TESTE SUA COMPREENSÃO:
[1] No trecho sobre revitalização de espaços, de qual curso de pós-graduação Laura Rios é professora e curadora?
[2] Por favor, retome o texto sobre revitalização de espaços a partir do ponto em que ele termina.
##### TRECHO
TrendsCE

Revitalização de espaços como agente de transformação social e econômica

A revitalização de espaços, sobretudo em áreas urbanas, tem crescido no Brasil e em todo o mundo nas últimas décadas. As mudanças com o processo melhoram as condições de vida da população. E isso é possível por intermédio da promoção, da construção e da recuperação de equipamentos de infraestruturas e da valorização do espaço público. São medidas – muitas delas simples, porém eficazes – que promovem a dinamização social e econômica e objetivam criar uma nova realidade. E no Ceará, principalmente em Fortaleza, existem casos de sucesso de revitalização, alguns deles, inclusive, que chamam a atenção nacionalmente.


Quer receber os conteúdos da TrendsCE no seu smartphone?
Acesse o nosso Whatsapp e dê um oi para a gente.


Laura Rios, arquiteta e urbanista, professora e curadora do curso de pós-Graduação em Arquitetura e Projetos Sustentáveis da Unifor e uma das idealizadoras do Estar Urbano ateliê de Arquitetura e Urbanismo, afirma, categoricamente, que a revitalização dos espaços gera impactos na economia, na segurança e fomenta a cidadania, uma vez que permite a participação e o empoderamento do cidadão. Só há “vida” se houver um ambiente propício a vida, que gere abundância, segurança e confiança mútua. Isso vale para todas as escalas, desde uma rua a um país – frisa.
##########
##### LINHAS DE DADOS
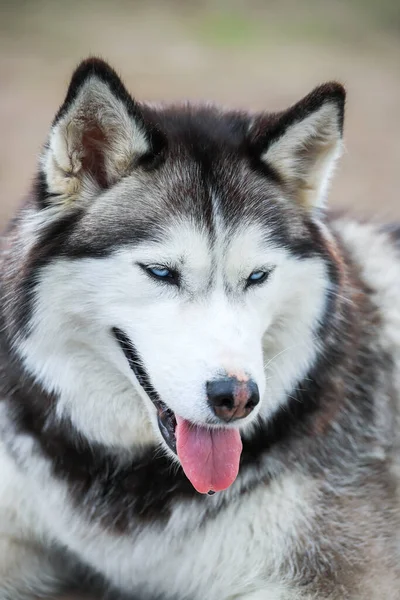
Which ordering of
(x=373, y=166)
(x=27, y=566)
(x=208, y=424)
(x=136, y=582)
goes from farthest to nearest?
1. (x=373, y=166)
2. (x=27, y=566)
3. (x=136, y=582)
4. (x=208, y=424)

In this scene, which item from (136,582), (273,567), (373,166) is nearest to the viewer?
(273,567)

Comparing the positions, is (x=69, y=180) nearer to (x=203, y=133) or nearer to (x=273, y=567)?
(x=203, y=133)

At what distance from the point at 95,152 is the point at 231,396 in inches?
35.6

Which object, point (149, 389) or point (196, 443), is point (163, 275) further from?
point (196, 443)

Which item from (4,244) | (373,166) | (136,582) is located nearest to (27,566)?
(136,582)

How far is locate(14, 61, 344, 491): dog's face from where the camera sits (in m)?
2.64

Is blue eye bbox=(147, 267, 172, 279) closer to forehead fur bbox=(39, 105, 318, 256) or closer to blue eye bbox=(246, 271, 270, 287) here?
forehead fur bbox=(39, 105, 318, 256)

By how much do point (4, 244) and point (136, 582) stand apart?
1330 millimetres

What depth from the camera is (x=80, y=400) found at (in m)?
3.00

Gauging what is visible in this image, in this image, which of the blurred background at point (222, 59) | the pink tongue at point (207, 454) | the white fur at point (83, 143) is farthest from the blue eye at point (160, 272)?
the blurred background at point (222, 59)

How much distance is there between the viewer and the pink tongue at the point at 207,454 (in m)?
2.78

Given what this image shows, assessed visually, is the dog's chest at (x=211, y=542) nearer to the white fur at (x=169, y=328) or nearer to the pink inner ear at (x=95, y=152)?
the white fur at (x=169, y=328)

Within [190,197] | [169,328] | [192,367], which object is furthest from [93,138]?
[192,367]

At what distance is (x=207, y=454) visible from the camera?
2.81 metres
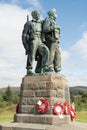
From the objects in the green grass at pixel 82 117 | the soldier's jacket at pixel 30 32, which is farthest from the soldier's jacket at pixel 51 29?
the green grass at pixel 82 117

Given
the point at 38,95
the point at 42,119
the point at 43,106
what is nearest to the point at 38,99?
the point at 38,95

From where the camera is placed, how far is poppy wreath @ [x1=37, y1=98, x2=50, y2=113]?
39.2ft

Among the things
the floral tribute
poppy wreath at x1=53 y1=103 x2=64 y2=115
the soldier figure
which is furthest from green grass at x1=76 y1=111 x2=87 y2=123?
poppy wreath at x1=53 y1=103 x2=64 y2=115

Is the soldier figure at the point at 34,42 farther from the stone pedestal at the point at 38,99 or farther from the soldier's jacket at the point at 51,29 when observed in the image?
the stone pedestal at the point at 38,99

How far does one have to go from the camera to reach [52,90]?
39.8ft

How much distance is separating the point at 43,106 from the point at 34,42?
2.25 meters

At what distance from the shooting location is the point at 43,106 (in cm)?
1194

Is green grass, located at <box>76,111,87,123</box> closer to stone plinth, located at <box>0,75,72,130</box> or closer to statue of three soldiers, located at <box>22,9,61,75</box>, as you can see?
statue of three soldiers, located at <box>22,9,61,75</box>

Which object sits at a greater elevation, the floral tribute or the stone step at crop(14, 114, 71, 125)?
the floral tribute

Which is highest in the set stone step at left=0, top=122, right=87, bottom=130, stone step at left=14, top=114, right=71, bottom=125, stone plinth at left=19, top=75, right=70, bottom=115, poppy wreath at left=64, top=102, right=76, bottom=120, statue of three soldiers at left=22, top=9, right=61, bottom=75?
statue of three soldiers at left=22, top=9, right=61, bottom=75

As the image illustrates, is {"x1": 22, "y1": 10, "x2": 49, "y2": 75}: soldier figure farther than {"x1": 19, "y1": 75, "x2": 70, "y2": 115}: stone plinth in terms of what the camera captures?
Yes

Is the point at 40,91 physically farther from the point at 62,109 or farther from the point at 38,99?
the point at 62,109

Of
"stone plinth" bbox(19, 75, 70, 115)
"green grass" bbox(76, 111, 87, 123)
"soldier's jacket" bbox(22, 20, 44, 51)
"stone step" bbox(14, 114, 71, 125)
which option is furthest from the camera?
"green grass" bbox(76, 111, 87, 123)

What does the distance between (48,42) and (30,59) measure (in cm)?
87
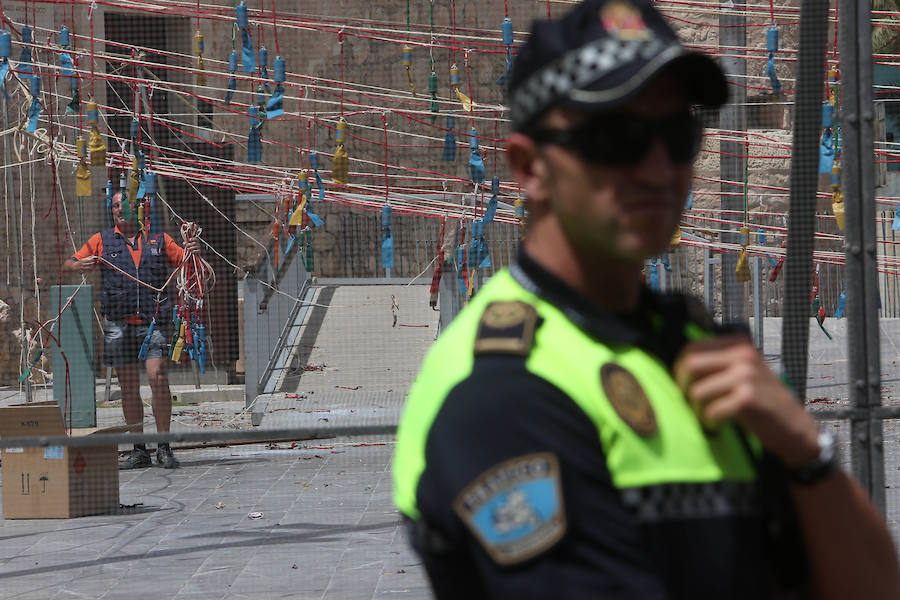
##########
RESPOSTAS NUMERADAS:
[1] Do curso de pós-graduação em Arquitetura e Projetos Sustentáveis da Unifor.

[2]
“O que é revitalização? Primeiro, partimos do princípio que revitalizar, ao pé da letra, é devolver a vitalidade dos espaços. E a vitalidade não depende só de uma infraestrutura, apesar de ser imprescindível para qualquer espaço da cidade. A vitalidade vem das pessoas que dão sentido ao lugar, que fazem o bom uso para atividades prósperas e saudáveis. Para sugerir soluções de revitalização dos espaços públicos é preciso ter uma visão sistêmica do lugar. Entender bem os desafios do lugar e, principalmente, ouvir e observar os atores locais”.

Laura Rios, arquiteta e urbanista.

Para Laura Rios, não existe fórmula pronta que seja replicável em todos os lugares. Pelo contrário, é a diversidade de soluções e a criatividade delas que fazem a diferença. Ela explica que existem hoje uma infinidade de metodologias para revitalizações, mas quase todas partem de três passos básicos: o entendimento do problema do território, a cocriação de soluções e, por último, a implantação estratégica. No entanto, ela acrescenta, ainda como imprescindível, a mensuração dos impactos socioambientais do projeto de revitalização. Só mensurando resultados podemos aprender, ajustar e melhorar as soluções.

A Arquiteta e Urbanista e professora da Unifor acredita que é possível, com o processo de revitalização, transformar o perfil socioeconômico de uma determinada área. Mas, adverte: as respostas não são imediatistas, assim como as intervenções não podem ser pontuais.

“Deve haver continuidade e monitoramento para que os resultados aconteçam. Esse é o maior desafio de todos, hoje, uma vez que temos uma cultura de querer sanar tudo rapidamente, somada aos vícios da descontinuidade das políticas públicas no Brasil”.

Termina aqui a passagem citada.